Aan atau Revan Kurniawan Santoso, pemuda 20 tahun telah pergi. Ia meninggal dunia setelah menjalani perawatan di RSUD Bolsel, diduga akibat penganiayaan yang terjadi saat ia berada di dalam sel tahanan Polres Bolaang Mongondow Selatan.
Kepergiannya menyisakan duka. Tapi dari duka itu pula, lahir gelombang empati. Dari warga biasa, tokoh masyarakat, hingga para pejabat, simpati datang tanpa diminta. Tidak sekadar ucapan belasungkawa, tetapi dalam bentuk nyata: donasi.
“Uang terkumpul itu hasil donasi dari masyarakat sebagai rasa simpati dan empati,” kata salah satu anggota keluarga Aan.
Saat ini, donasi yang terkumpul bukan angka besar dalam ukuran dunia, tetapi sangat berarti bagi keluarga yang hanya hidup dari apa adanya.
Mereka tidak punya kendaraan sendiri, tidak punya tabungan, dan tidak punya akses yang mudah untuk layanan kesehatan lanjutan.
Padahal, Aan awalnya direncanakan akan dirujuk ke rumah sakit di Manado. Namun, biaya menjadi tembok penghalang. Semua serba terlambat. Kini, sumbangan itu akan digunakan untuk membiayai proses hukum yang masih berjalan. Karena meski Aan sudah tiada, keluarganya bertekad agar kebenaran tak ikut terkubur.
Donasi ini tak hanya sekadar angka. Di baliknya, ada harapan. Ada kepedulian yang tumbuh di tengah masyarakat bahwa nyawa manusia berharga, bahwa siapa pun pantas mendapatkan keadilan, dan bahwa duka tidak harus dilalui sendirian.
Setiap rupiah yang masuk ke rekening keluarga Aan adalah bentuk cinta.
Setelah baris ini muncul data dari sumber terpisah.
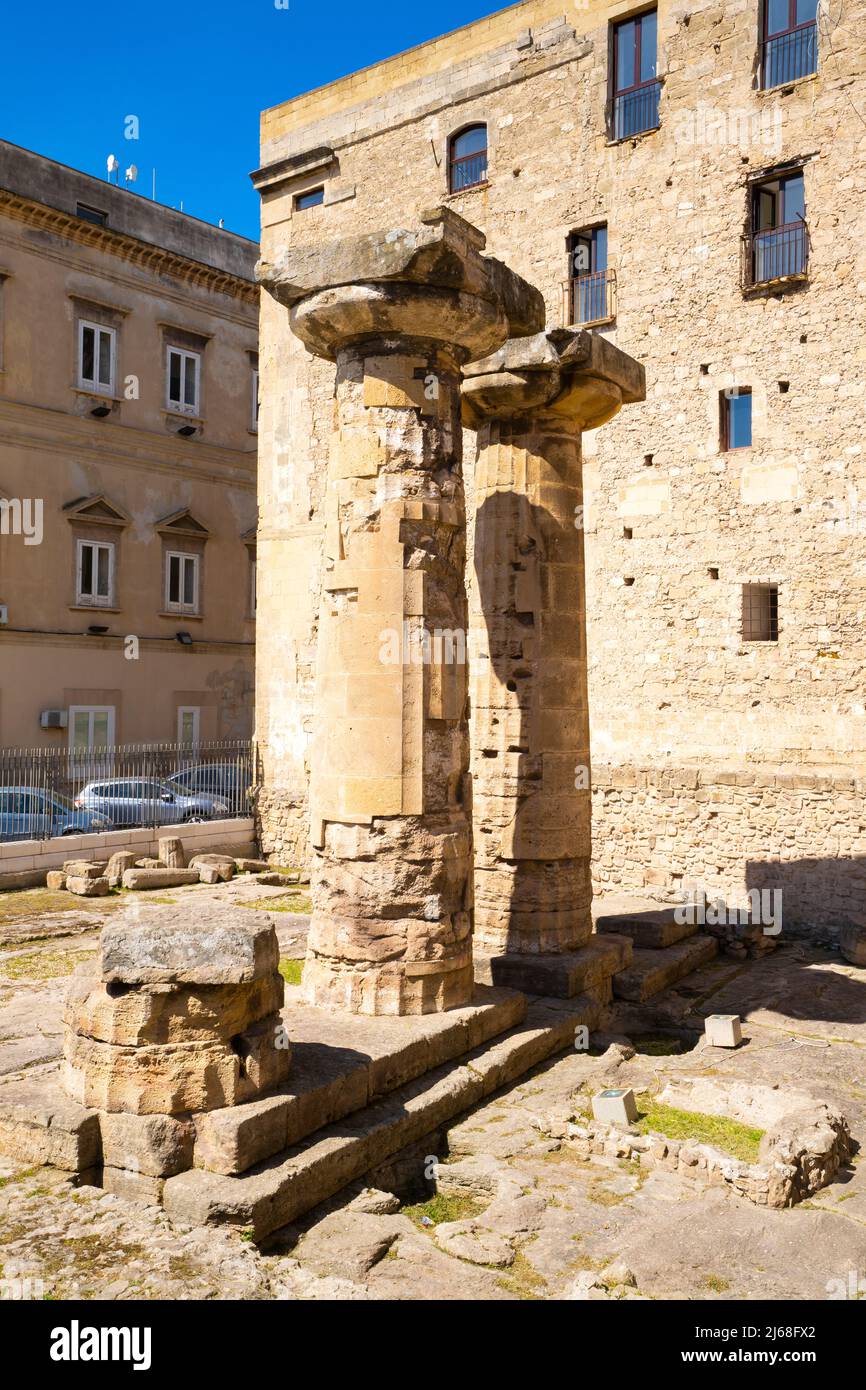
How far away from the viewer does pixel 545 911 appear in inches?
345

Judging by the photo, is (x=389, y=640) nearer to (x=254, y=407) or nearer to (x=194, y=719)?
(x=194, y=719)

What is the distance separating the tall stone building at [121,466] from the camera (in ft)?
63.6

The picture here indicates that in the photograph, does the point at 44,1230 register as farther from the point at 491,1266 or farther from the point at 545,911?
the point at 545,911

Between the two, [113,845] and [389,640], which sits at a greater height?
[389,640]

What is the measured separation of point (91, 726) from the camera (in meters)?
20.5

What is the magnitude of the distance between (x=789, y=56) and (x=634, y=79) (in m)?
2.06

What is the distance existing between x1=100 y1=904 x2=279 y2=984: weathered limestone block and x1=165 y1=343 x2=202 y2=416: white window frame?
1833 cm

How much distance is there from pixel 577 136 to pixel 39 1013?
12341mm

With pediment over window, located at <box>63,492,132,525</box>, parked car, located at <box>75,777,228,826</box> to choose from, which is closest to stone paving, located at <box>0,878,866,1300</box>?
parked car, located at <box>75,777,228,826</box>

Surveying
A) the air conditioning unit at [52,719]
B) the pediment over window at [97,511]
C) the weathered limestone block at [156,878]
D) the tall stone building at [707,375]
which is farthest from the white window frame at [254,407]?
the weathered limestone block at [156,878]

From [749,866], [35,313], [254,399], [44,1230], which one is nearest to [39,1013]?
[44,1230]

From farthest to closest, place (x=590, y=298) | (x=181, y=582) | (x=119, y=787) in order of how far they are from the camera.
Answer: (x=181, y=582) → (x=119, y=787) → (x=590, y=298)

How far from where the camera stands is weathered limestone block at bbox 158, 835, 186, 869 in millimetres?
15125

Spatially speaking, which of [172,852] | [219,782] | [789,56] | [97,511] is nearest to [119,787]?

Dari seseorang yang mungkin tak pernah mengenalnya, tapi ikut merasakan kehilangan. Dari seorang ibu yang membayangkan anaknya sendiri, dari seorang tetangga yang tahu betapa kerasnya hidup di bawah garis sejahtera.
Kehilangan Aan menjadi luka, tapi juga pengingat bahwa kemanusiaan masih hidup di tengah hiruk-pikuk dunia yang sering tak peduli, masih banyak yang ingin menyalakan lilin, meski dalam kegelapan.
Aan mungkin sudah pergi. Tapi jejaknya tetap tertinggal, dalam bentuk simpati dan solidaritas. Sebuah bukti bahwa di tengah duka, masih ada harapan yang tumbuh pelan, namun nyata.